## What needs to be done
Which rows contain the string "BBox"? Find them and copy each one out in full.
---- Provided material
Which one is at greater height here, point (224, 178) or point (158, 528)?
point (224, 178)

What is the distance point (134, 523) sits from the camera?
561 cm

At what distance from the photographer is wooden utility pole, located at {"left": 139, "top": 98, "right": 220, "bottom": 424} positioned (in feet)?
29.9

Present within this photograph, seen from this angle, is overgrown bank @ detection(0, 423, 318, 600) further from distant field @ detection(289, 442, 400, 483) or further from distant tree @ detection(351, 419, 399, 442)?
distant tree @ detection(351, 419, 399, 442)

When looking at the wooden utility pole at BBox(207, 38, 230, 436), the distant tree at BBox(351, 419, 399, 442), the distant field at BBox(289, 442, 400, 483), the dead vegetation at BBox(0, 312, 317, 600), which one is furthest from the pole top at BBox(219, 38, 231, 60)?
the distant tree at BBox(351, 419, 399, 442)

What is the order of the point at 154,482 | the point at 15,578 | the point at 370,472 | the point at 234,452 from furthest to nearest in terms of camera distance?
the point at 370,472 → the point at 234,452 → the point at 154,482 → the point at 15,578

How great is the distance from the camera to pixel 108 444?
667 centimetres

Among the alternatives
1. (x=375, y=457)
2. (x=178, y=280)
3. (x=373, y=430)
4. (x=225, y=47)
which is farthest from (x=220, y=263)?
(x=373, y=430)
--------
---- Provided material
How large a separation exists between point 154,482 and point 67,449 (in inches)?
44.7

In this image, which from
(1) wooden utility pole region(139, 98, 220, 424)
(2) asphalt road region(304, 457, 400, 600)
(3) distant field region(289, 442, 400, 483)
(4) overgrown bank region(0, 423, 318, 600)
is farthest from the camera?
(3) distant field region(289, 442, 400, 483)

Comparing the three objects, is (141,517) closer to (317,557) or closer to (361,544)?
--------
## Final result
When looking at the wooden utility pole at BBox(207, 38, 230, 436), the distant tree at BBox(351, 419, 399, 442), the distant field at BBox(289, 442, 400, 483), the dead vegetation at BBox(0, 312, 317, 600), which one is furthest from the pole top at BBox(219, 38, 231, 60)?
the distant tree at BBox(351, 419, 399, 442)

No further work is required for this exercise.